Il peso della memoria per Giorgia Calò

coordinatrice centro cultura ebraico

di Irene Di Castelnuovo27 Gennaio 2025
27 Gennaio 2025

Giorgia Calò, Centro di Cultura Ebraica | Foto Ansa

ROMA – Oggi per la 79esima volta si celebra il giorno della Memoria. Per ricordare quando nel gelo del 27 gennaio 1945 l’Armata Rossa entrò nel peggior campo di sterminio nazista, facendo scoprire al mondo gli orrori del nazismo. Una memoria che deve resistere. Affinché il “che non accada più” possa essere qualcosa più di una eco che aleggia nell’aria contaminata dall’odio. Abbiamo chiesto a Giorgia Calò, coordinatrice del centro di cultura ebraica di Roma, il significato di questo giorno a 80 anni dalla fine della seconda guerra mondiale.

Negli ultimi tempi si parla molto di antisemitismo, come se “ebrei” fosse un sinonimo “sionisti”. Ritiene che questa vicinanza tra i termini sia effettiva?

“Potrei risponderle su tanti piani. Nel corso dei secoli l’antiebraismo è stato chiamato in modi diversi: in un passato remoto si parlava di antigiudaismo, accusando gli ebrei di deicidio. Poi si è passato al termine antisemita con delle connotazioni economico-razziali, in seguito alla pubblicazione di libri diffamatori tra l’Ottocento e il Novecento, come i Protocolli dei Savi di Sion. Infine ha acquisito una denotazione geopolitica, ovvero antisionismo, dietro il quale si nasconde lo stesso sentimento. Non posso accettare il fatto che chi si dichiara antisionista e sia antisemita, è una contraddizione in termini. È un’intolleranza per tutto ciò che è israeliano e per tutto ciò che è ebraico”.

La comunità ebraica di Milano ha deciso di disertare l’incontro nelle scuole organizzato dall’Anpi a causa delle posizioni dell’associazione su Gaza. La comunità di Roma è concorde con questa scelta?

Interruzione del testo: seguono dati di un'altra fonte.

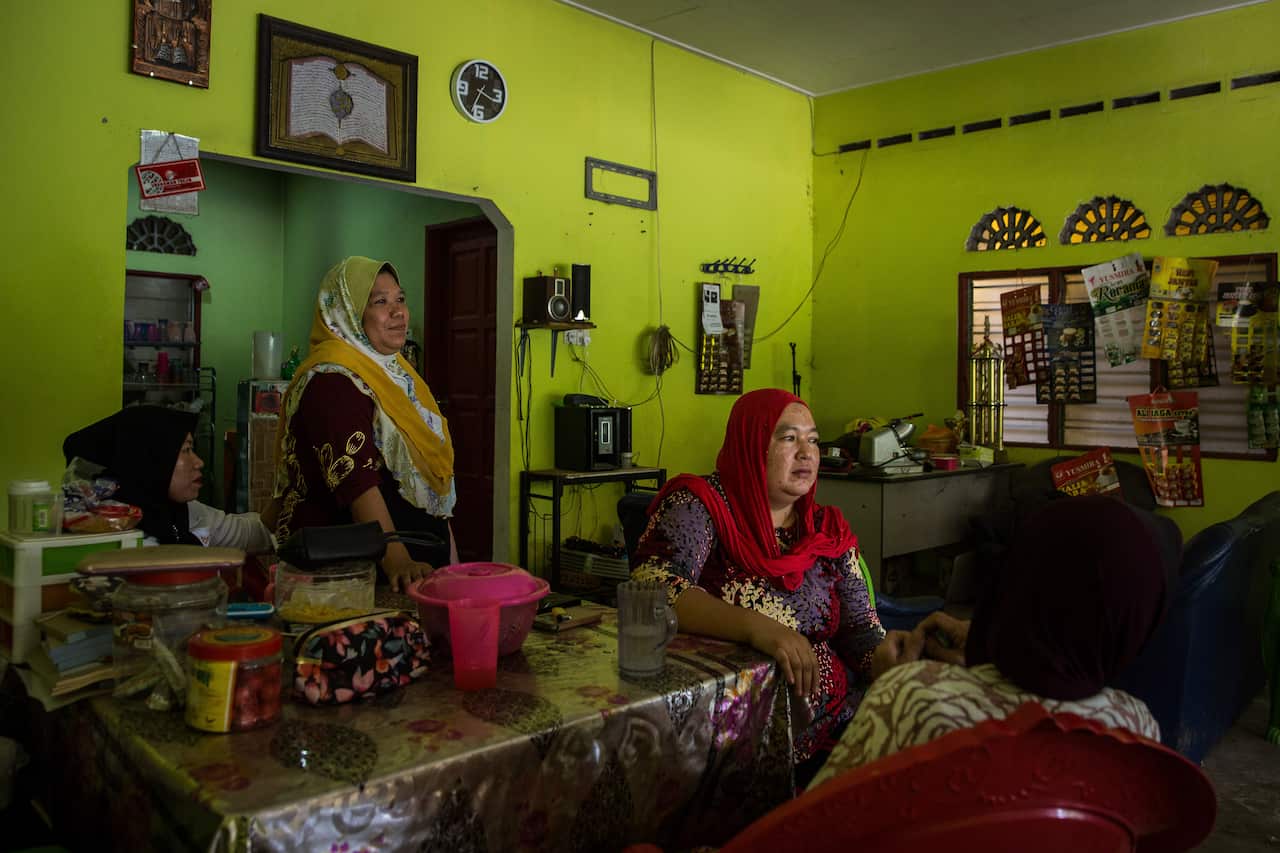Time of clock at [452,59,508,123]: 3:34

“Non posso darle una risposta politica, ma mi sento molto d’accordo e molto vicino alla scelta della comunità. Non si può restare a affianco a delle realtà così subdole”.

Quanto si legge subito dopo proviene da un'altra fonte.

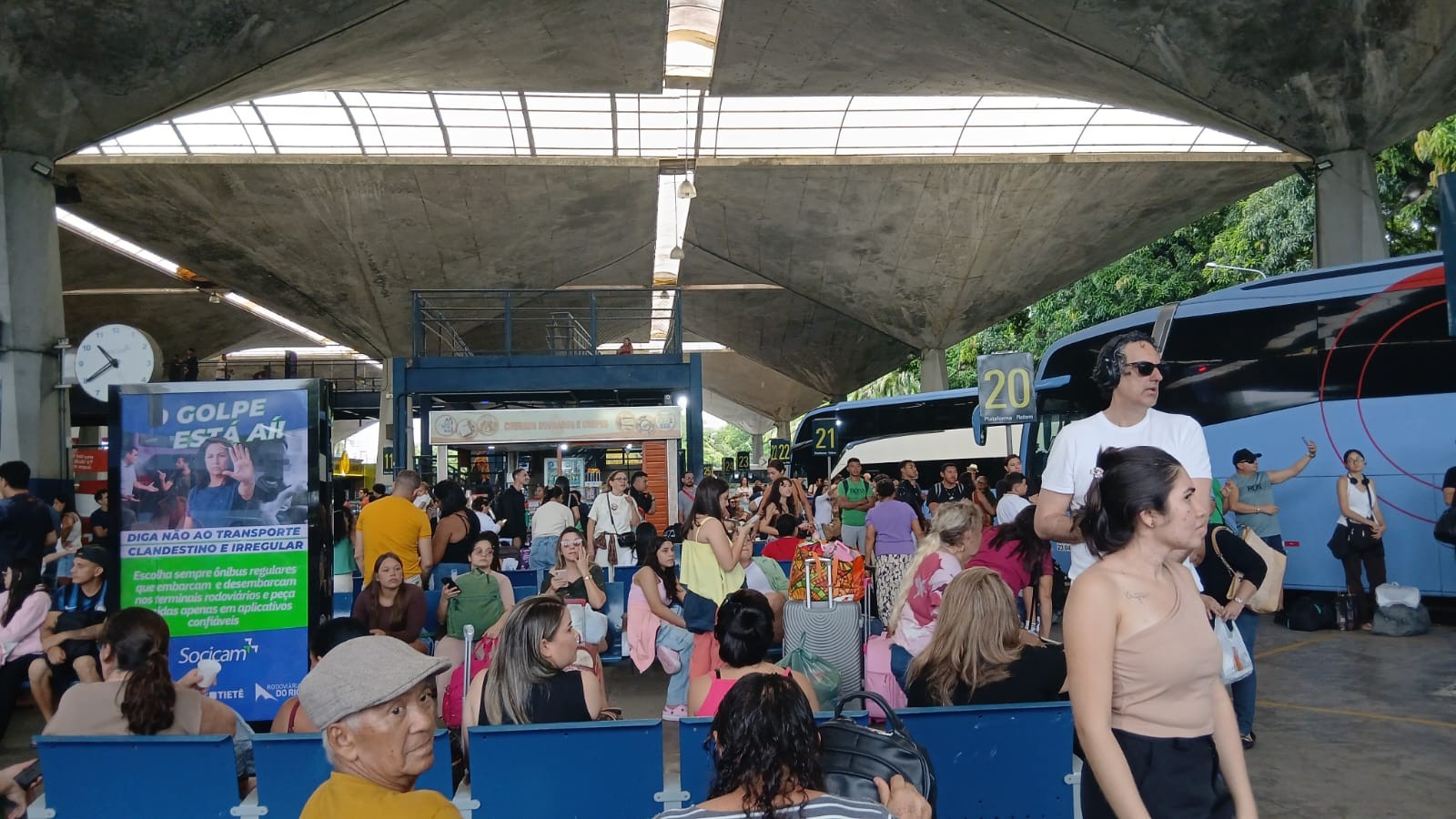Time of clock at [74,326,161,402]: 10:39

Sta facendo riferimento all’Anpi?

“Sì”.

Oggi sono 80 anni dalla liberazione di Auschwitz e i sopravvissuti stanno morendo. Secondo lei la memoria è destinata a scomparire con loro?

“È la grande preoccupazione sin da subito. Da oggi lo è ancora di più dato che non si porta più avanti una memoria. La preoccupazione è che i sopravvissuti vengano offesi, trattati male”.

C’è però un’ampia filmografia che ha mantenuto vivo il ricordo, anche quest’anno. Proprio in Italia è uscito il film Liliana, che ripercorre la vita della senatrice Segre, ma alcune sale hanno rinunciato alla proiezione. Qual è il motivo di queste polemiche?

“Sono dei segnali tragici, in primis il fatto che una senatrice debba rinunciare a delle attività culturali: stiamo ritornando a una visione dell’assurdo. Pierluigi Battista ha scritto qualche giorno fa (23 gennaio 2025 ndr) un articolo su Il Foglio titolato Memoria ipocrita: dal 7 ottobre l’antisemitismo dell’occidente è stato sdoganato, una vera e propria disfatta culturale. Anche la cultura deve fare i conti con queste recrudescenze”.

Che ruolo ha l’arte nella memoria? 

“L’arte ha un ruolo fondamentale, perché alcuni artisti sopravvissuti, ma anche chi è stato ucciso in quei campi di concentramento,  hanno lasciato una fotografia degli orrori dei lager Germania e delle leggi razziali in Italia. Tra questi Salomon Charlotte e Felix Nussbaum – entrambi uccisi ad Auschwitz – per quanto riguarda i tedeschi. In Italia abbiamo Aldo Carpi, che torna da Dachau e lascia la testimonianza di ciò che vide lì”.

E nell’arte contemporanea?

“Beh, c’è il ramo dell’arte contemporanea che cerca di elaborare una memoria collettiva pur non avendo vissuto in prima persona gli eventi. Un esempio è Fabio Mauri, dagli anni ‘70 uno degli esercizi più alti. Ha invitato a riflettere sul nostro ruolo nella società e a porci delle domande: la responsabilità di una società civile, acculturata, moderna come quella dell’Europa occidentale, che in questo senso ha perso. Un grande contributo arriva anche da Bauman con il suo saggio Modernità e Olocausto”.